**Task goal**
Gather every line below that contains the string "handle", and copy each one out. Case counts.

# Dataset rows start

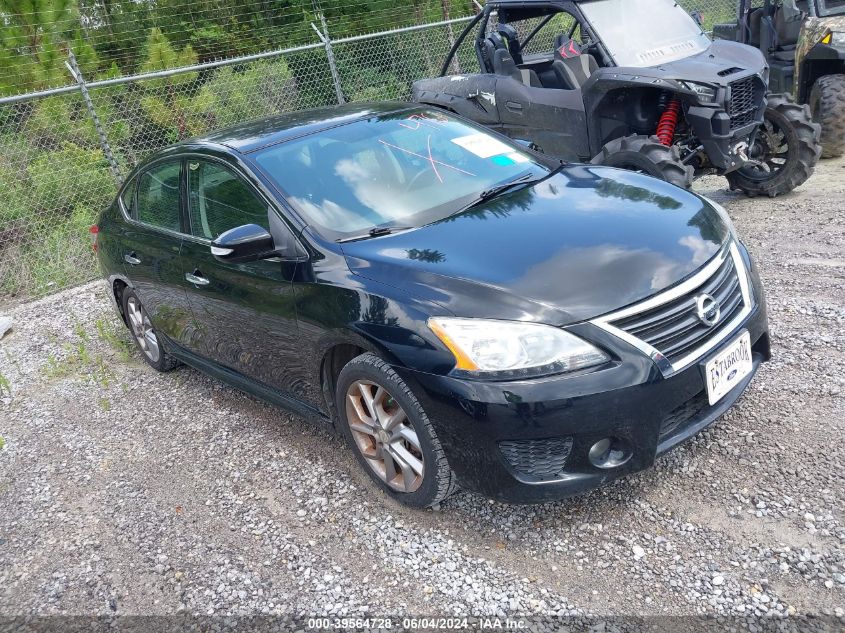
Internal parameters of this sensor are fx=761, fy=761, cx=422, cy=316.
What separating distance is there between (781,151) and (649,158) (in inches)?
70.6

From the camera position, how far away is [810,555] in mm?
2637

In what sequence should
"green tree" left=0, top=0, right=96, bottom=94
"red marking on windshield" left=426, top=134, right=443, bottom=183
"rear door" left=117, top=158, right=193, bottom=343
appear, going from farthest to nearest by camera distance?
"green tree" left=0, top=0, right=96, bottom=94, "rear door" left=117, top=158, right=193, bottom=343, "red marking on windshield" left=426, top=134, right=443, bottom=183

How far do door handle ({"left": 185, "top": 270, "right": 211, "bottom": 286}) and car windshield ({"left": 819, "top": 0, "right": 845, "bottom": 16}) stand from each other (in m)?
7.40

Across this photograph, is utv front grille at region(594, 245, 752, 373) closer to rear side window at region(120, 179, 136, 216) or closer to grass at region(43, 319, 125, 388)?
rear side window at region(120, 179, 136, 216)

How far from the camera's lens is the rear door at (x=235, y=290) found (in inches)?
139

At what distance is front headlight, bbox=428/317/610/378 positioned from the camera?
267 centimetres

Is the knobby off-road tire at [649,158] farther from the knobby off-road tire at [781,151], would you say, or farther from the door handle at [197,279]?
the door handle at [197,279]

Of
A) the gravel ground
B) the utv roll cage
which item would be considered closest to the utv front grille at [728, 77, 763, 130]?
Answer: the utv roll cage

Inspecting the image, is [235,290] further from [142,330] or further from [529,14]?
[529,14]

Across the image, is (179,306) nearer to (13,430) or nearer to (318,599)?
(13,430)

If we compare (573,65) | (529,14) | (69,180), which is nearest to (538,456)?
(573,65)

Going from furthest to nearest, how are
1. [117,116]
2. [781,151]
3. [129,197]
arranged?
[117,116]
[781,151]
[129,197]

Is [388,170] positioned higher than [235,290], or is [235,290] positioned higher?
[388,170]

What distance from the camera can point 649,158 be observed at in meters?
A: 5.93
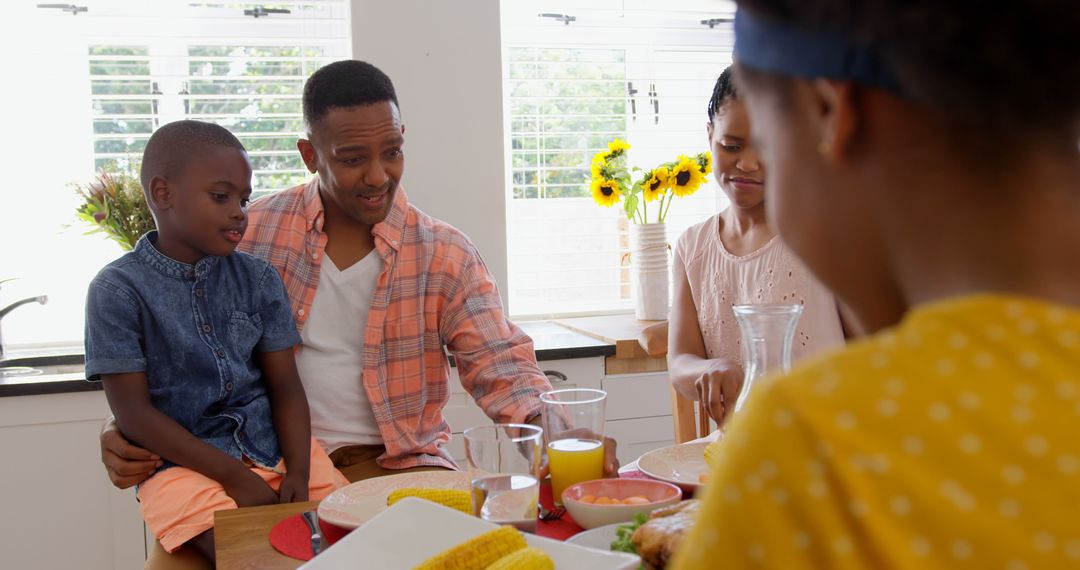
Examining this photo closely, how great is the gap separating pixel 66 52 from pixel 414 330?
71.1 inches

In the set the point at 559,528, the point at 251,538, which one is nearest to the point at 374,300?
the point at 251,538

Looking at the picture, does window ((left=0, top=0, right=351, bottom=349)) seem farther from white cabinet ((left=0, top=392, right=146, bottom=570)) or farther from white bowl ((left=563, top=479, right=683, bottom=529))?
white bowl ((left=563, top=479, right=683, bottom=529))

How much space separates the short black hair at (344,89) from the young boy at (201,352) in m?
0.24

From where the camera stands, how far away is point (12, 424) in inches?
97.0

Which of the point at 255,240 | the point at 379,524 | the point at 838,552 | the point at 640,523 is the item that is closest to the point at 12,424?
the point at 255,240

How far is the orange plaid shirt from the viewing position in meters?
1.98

# Dataset rows end
# Dataset rows start

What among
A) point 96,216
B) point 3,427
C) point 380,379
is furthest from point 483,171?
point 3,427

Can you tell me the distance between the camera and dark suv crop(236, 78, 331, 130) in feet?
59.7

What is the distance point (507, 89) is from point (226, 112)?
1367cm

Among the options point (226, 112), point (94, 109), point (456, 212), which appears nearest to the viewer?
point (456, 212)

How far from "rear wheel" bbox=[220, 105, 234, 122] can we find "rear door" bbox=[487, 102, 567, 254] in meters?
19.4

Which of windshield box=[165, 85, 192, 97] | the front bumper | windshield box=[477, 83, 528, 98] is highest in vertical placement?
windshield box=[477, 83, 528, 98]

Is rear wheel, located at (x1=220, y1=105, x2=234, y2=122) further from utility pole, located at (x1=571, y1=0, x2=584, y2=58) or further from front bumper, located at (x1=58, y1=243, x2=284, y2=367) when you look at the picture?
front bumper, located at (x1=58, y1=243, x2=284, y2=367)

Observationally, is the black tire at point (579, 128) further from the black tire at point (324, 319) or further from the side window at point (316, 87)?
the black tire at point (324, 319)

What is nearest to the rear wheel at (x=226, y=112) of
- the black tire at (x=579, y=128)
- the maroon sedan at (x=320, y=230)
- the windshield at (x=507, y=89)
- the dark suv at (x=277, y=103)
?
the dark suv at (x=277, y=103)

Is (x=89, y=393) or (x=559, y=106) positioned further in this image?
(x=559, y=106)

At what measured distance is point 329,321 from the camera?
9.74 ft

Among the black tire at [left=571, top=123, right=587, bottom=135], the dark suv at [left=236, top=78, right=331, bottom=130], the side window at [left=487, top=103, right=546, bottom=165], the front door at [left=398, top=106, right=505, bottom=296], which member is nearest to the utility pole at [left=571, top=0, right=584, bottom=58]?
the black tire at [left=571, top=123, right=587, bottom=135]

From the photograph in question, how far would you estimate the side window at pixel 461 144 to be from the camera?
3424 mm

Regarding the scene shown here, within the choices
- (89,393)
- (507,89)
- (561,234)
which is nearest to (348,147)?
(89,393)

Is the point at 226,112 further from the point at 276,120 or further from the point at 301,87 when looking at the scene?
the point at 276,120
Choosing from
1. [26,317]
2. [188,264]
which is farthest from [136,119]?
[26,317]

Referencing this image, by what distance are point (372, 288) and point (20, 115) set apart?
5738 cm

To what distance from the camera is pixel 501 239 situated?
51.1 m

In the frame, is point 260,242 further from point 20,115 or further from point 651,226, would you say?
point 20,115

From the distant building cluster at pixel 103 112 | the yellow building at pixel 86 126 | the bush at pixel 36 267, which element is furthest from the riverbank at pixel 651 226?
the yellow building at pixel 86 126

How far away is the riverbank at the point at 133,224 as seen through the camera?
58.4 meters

# Dataset rows end

**Correct result**
How far do door handle ({"left": 185, "top": 270, "right": 211, "bottom": 286}) and car windshield ({"left": 819, "top": 0, "right": 845, "bottom": 16}) stand from each other (in m)?
Is the knobby off-road tire at [649,158] farther from the knobby off-road tire at [781,151], would you say, or farther from the door handle at [197,279]?
the door handle at [197,279]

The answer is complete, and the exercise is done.